Ils se rapprochèrent alors de la table, et le colonel fixa les yeux sur Morton, pour observer quel effet avait produit sur lui la sentence de mort qu’il venait de prononcer, et qui faisait frissonner tous les spectateurs.
– Voyez-le, dit-il à voix basse à Evandale ; il doit se croire aux portes du trépas. Il n’a ni pâli ni frémi ; son œil est calme, son front est serein, son cœur est peut-être le seul, dans cette salle, dont les battemens ne soient pas accélérés. Regardez-le bien, Evandale ; si jamais cet homme se trouve à la tête d’un parti de rebelles, vous aurez à vous repentir de m’avoir forcé à l’indulgence. – Jeune homme, dit-il alors à Morton, grâce à l’intercession de vos amis, votre vie est sauve, quant à présent… Bothwell, emmenez le prisonnier, et qu’on veille sur lui avec attention.
L’idée de devoir la vie à son rival fut insupportable pour Morton : – Si je dois la vie à lord Evandale, s’écria-t-il…
– Bothwell, interrompit le colonel, emmenez le prisonnier : je n’ai pas le temps d’écouter tous ses beaux discours.
Bothwell fit sortir Morton, et dès qu’ils furent dans la cour : – Quand vous auriez plus d’une vie à perdre, lui dit-il, ce serait une imprudence de les hasarder comme vous le faites. Si vous laissez ainsi courir votre langue, je ne vous donne pas cinq minutes à vivre, et vous resterez dans le premier fossé que nous trouverons ; mais j’aurai soin de vous éloigner des yeux du colonel. Allons venez joindre nos autres prisonniers.
Malgré la rudesse de ses manières, le brigadier éprouvait véritablement de l’intérêt pour Henry, dont il aimait le courage et la fermeté ; et c’eût été avec regret qu’il eût exécuté l’ordre de le faire fusiller. Il le conduisit devant le château, où une vieille femme et deux hommes, que lord Evandale avait faits prisonniers, étaient gardés par un piquet de dragons.
Pendant ce temps Claverhouse faisait ses adieux à lady Marguerite, qui ne pouvait oublier le peu d’égards qu’il avait eu à ses prières.
– J’avais pensé jusqu’à présent, lui dit-elle, que le château de Tillietudlem, où Sa Majesté a daigné s’arrêter, pouvait être comme une place de refuge, même pour ceux à la conduite desquels il y aurait quelque reproche à faire ; mais je vois que le vieux fruit n’a plus de saveur. Les services de ma famille datent de trop loin, et ils sont oubliés.

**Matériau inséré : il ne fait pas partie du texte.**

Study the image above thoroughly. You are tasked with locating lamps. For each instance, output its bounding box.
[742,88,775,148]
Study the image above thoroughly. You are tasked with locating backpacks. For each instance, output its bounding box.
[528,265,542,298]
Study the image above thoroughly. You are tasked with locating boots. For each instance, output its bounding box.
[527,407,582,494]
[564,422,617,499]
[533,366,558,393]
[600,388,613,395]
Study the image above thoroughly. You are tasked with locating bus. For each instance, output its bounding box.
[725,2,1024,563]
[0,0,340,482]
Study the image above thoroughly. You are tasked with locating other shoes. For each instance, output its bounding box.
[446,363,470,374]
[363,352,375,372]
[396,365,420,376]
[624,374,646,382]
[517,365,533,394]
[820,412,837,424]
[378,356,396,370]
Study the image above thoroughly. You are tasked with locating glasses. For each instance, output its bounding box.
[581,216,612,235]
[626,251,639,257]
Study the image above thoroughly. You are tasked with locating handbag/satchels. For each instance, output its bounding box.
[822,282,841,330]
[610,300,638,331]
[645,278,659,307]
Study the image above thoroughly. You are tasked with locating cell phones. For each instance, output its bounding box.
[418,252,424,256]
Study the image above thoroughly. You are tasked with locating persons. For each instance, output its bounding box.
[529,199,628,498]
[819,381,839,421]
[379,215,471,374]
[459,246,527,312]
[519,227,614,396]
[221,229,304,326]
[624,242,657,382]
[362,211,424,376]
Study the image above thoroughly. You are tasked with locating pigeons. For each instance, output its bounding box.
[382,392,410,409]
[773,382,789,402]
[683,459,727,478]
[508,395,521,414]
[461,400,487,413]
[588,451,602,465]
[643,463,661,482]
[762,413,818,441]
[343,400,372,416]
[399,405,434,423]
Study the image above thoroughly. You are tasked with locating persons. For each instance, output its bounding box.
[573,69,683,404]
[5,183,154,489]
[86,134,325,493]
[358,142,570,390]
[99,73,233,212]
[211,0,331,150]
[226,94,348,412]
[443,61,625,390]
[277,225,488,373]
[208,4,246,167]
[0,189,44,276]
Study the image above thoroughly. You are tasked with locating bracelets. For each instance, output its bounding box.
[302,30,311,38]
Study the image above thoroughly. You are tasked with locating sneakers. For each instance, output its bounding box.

– Jamais ils ne le seront pour moi, dit le colonel ; permettez-moi de vous l’assurer. Un devoir que je regardais comme sacré a pu seul me faire hésiter à me rendre à vos désirs et à ceux du major ; mais à présent, ma chère lady Bellenden, permettez-moi d’espérer que tout est pardonné. Je vous ramènerai ce soir deux cents rebelles prisonniers ; et je vous promets de pardonner à cinquante pour l’amour de vous.
– J’apprendrai vos succès avec plaisir, colonel, dit le major, mais suivez l’avis d’un vieux soldat, épargnez le sang après le combat. Maintenant permettez-moi de vous demander la liberté du jeune Morton sur ma caution.
– Nous réglerons cela à mon retour, dit Claverhouse ; cependant soyez certain que sa vie est en sûreté.
Pendant cette conversation, les yeux de lord Evandale cherchaient Édith, mais Jenny avait fait transporter sa maîtresse dans son appartement.
Ce fut avec lenteur qu’il obéit aux ordres de l’impatient Claverhouse, qui, après avoir pris congé de lady Margaret et du major, s’était rendu à la hâte dans la cour. Déjà les prisonniers et leurs gardes étaient en route, et les officiers les suivirent avec leurs dragons d’escorte. Tous se pressèrent d’atteindre le gros du régiment, car on supposait que l’on serait en vue de l’ennemi en moins de deux heures.